In-browser content blockers such as uBlock Origin can be much more powerful and flexible than router-based blockers that operate on the DNS level. (Of course, the latter have their advantages as well, and one can run both.)
How exactly could anyone enforce a copyright on someone who doesn’t copy? OTOH using personal property without permission is a criminal offense. When I go to one website, I don’t give permission for that operator to secretly load other content, or to use my computer to store cookies. If website owners want to negotiate paying me fees for using my stuff, that’s one thing. But right now they’re the criminals, taking what’s not theirs. Sorry, but profit is not an unalienable right.
Speed Daemon
Indeed. Interpreting copyright law this way is perverse.
This is a huge stretch. You may not like the content, but it’s their website and they choose the content, not you. A website is like a magazine or newspaper, while it might contain commercial content you find objectionable, your legal remedy is to stop buying/reading/visiting said sources. The constitution gives them a large degree of latitude in publishing what they want. You do not have an unalienable right to dictate what others are allowed to publish, including ads.
@Speed Daemon The content creators and purveyors of content are dead in the water if they pursue subscribers, let’s sit back and wait to see who is actually stupid enough to do it first!
This post finally got me to recover my old account (last comment in 2012!) and become a Patreon member.
Thom,
This shows, unfortunately, you need to nag us every now and then in order to remind subscription is an option.
We have been on this site for many years, and wish it keeps running. Just that there is friction in this process.
Just to check things out, I’ve unblocked osnews and the ads aren’t annoying at all. I think I will leave adblocker off for this site, might even click if I see something useful.
It would be just like saying that if I buy a book and I tear some pages out I’m infringing copyright. Ridiculous.
That goes both ways though: their server, their rules. This means they can block clients blocking ads to their heart’s content.
Disclaimer: I am also using ad blockers, but I am not naive enough to believe server bills will magically pay themselves. If everyone out there was blocking ads, the web as we know it wouldn’t exist. And since blocking ads is just too easy and it’s only a matter of time until everyone learns it’s possible (and easy), it’s also only a matter of time before a cat-and-mouse game begins or all large websites start erecting paywalls.

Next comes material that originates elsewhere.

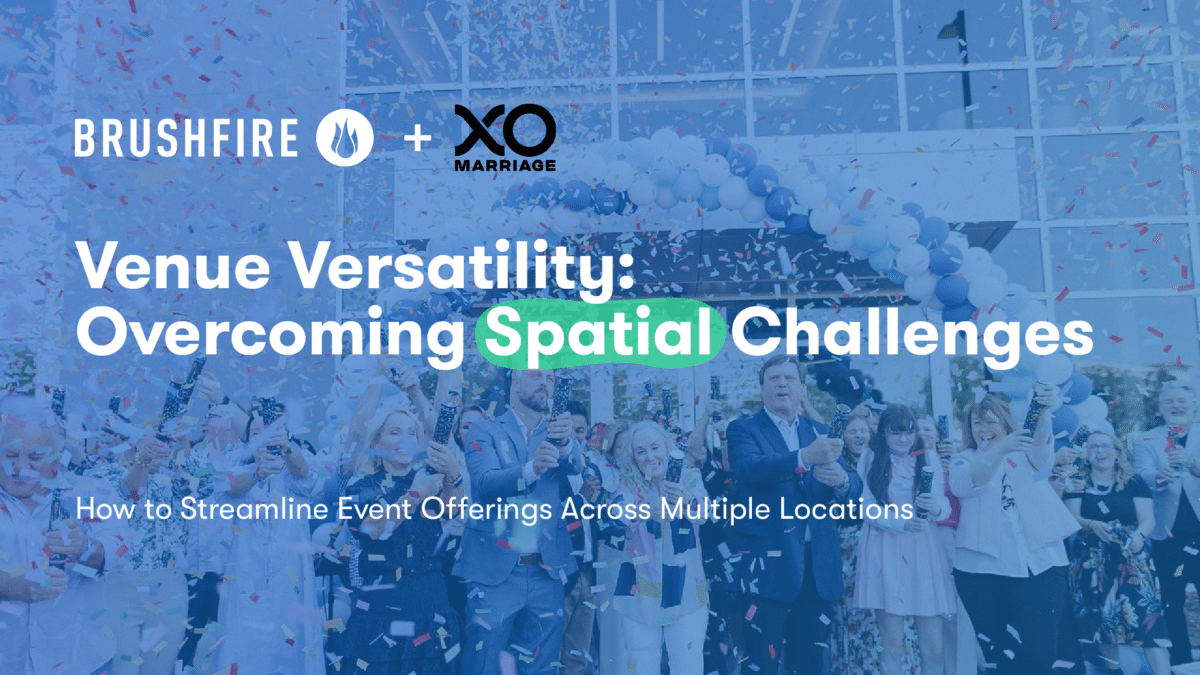 BRUSHFIRE + XO MARRIAGE

Venue Versatility: Overcoming Spatial Challenges

How to Streamline Event Offerings Across Multiple Locations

A compromise would be for websites to host their own ads (like YouTube is doing), so at least the ads won’t have malware, but we all know that’s not going to happen. So, let the cat-and-mouse game begin.
kurkosdr,
I’m not sure that’s true. The web would still exist, but the business arrangements would be different. There would likely be more direct sponsorships and less random ad injections. Some people might take the absolute position that all ads are equally obnoxious, but IMHO there are different levels of it. I for one hate ad formats that actively interrupt content, but other formats can be more palatable and less annoying and I think those are less likely to be blocked.
I have no interest in being tracked by 3rd party trackers including google and I block their ads unapologetically. I find first party ads less objectionable since it doesn’t increase one’s tracking footprint beyond viewing content directly. But then you make a valid point as to this being unlikely to happen. By and large first party ads have stopped being viable; small websites can’t fight the monopoly.